Lucia started to protest but thought better of it. Instead, she sat there for a moment collecting her thoughts, fingering the thick granules of salt on the oilcloth, while she struggled to control her feelings. Above all, she did not want to cry. She knew that tears only made Tata frantic. He didn’t know what to do with them. He grew impatient, then frustrated, and finally angry, and she did not want him to get angry. Anything could happen if he lost his temper.
“Maybe I could do something else, Tata?” she asked hopefully. “I could work in a shop or be a clerk in an office. I could make more money that way. Just a few more years of schooling. And then I could go to work and bring home every grosz.”
Tata dismissed her idea with a wave. “You will get used to it.” Here his voice softened a bit. “I know you are disappointed, but there is nothing for it. Sooner or later we all go. This is what we do. All of us. Even you, Lucia.”
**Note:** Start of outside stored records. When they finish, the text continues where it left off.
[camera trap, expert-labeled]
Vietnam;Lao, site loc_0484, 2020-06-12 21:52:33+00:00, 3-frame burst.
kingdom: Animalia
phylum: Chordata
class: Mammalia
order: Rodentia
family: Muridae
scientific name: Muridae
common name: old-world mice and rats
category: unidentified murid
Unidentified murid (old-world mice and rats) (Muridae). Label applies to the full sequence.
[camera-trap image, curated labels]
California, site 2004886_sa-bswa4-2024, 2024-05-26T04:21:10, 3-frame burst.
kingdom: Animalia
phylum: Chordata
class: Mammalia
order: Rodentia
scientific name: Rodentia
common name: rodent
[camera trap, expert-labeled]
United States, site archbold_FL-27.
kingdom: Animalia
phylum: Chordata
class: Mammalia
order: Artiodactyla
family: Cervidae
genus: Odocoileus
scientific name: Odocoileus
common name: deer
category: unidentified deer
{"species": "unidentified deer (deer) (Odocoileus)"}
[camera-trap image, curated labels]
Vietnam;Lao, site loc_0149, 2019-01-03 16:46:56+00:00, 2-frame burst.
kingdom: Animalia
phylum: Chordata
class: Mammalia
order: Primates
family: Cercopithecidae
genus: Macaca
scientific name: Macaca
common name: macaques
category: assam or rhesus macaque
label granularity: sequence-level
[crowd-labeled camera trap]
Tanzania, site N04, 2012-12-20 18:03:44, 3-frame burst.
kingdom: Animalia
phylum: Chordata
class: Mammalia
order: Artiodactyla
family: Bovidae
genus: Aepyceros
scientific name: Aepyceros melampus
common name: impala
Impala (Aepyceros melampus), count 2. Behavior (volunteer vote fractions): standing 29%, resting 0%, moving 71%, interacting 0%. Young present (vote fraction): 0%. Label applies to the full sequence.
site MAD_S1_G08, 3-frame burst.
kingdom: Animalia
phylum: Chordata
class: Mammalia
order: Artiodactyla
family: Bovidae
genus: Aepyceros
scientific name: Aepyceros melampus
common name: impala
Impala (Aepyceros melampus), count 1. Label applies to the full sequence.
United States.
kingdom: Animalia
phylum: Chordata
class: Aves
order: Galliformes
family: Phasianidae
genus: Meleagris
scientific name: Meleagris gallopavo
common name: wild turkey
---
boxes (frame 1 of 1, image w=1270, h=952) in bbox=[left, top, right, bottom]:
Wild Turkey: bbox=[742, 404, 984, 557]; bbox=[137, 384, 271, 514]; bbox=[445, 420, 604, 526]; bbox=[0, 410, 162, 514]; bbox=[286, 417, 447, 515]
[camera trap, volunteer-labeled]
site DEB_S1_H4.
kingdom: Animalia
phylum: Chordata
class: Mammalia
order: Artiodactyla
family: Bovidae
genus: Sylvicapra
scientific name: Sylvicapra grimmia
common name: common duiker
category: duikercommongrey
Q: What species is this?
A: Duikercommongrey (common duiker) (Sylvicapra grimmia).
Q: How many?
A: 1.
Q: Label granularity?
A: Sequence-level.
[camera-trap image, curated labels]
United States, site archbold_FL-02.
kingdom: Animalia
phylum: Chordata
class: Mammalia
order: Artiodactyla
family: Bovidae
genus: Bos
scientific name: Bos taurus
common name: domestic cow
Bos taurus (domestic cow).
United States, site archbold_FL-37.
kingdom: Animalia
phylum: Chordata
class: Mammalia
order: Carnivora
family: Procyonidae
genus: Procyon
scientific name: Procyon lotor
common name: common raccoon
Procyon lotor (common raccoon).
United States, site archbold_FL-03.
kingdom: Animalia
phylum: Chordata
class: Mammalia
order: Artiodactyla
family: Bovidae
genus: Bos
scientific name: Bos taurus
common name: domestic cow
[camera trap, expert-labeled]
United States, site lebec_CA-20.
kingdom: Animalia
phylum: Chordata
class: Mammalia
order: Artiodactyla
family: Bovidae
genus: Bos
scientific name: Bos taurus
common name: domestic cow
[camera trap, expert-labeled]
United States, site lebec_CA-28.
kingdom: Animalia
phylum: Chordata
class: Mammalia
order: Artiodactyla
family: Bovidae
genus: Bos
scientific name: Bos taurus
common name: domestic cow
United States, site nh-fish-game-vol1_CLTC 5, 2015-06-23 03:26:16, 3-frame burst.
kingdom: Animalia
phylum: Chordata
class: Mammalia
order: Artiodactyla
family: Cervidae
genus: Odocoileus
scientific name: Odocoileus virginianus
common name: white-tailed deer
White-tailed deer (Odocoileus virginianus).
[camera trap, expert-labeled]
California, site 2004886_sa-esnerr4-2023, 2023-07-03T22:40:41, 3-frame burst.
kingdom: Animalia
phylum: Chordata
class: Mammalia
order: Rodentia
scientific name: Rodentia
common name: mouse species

Just this little bit of sympathy brought on the tears. Somehow she had to make him understand that a mistake was being made. She was trying to sound reasonable, like an adult, but her voice thinned, became desperate and rushed. She tried to explain about what school meant to her, about all the things she was learning, but Tata only looked away, embarrassed by her tears.
It seemed that Bede too was uncomfortable, for he got up and moved off into the front room to smoke his cigarette in peace.
Without looking at her, Tata went on: “You will start out in carding. Maybe as a scavenger or a piecer. Maybe a doffer, but I doubt it, you being a girl and all.” He said this more to himself than to her. “It’ll be hard at first, no doubt, but in time you will know what to do.”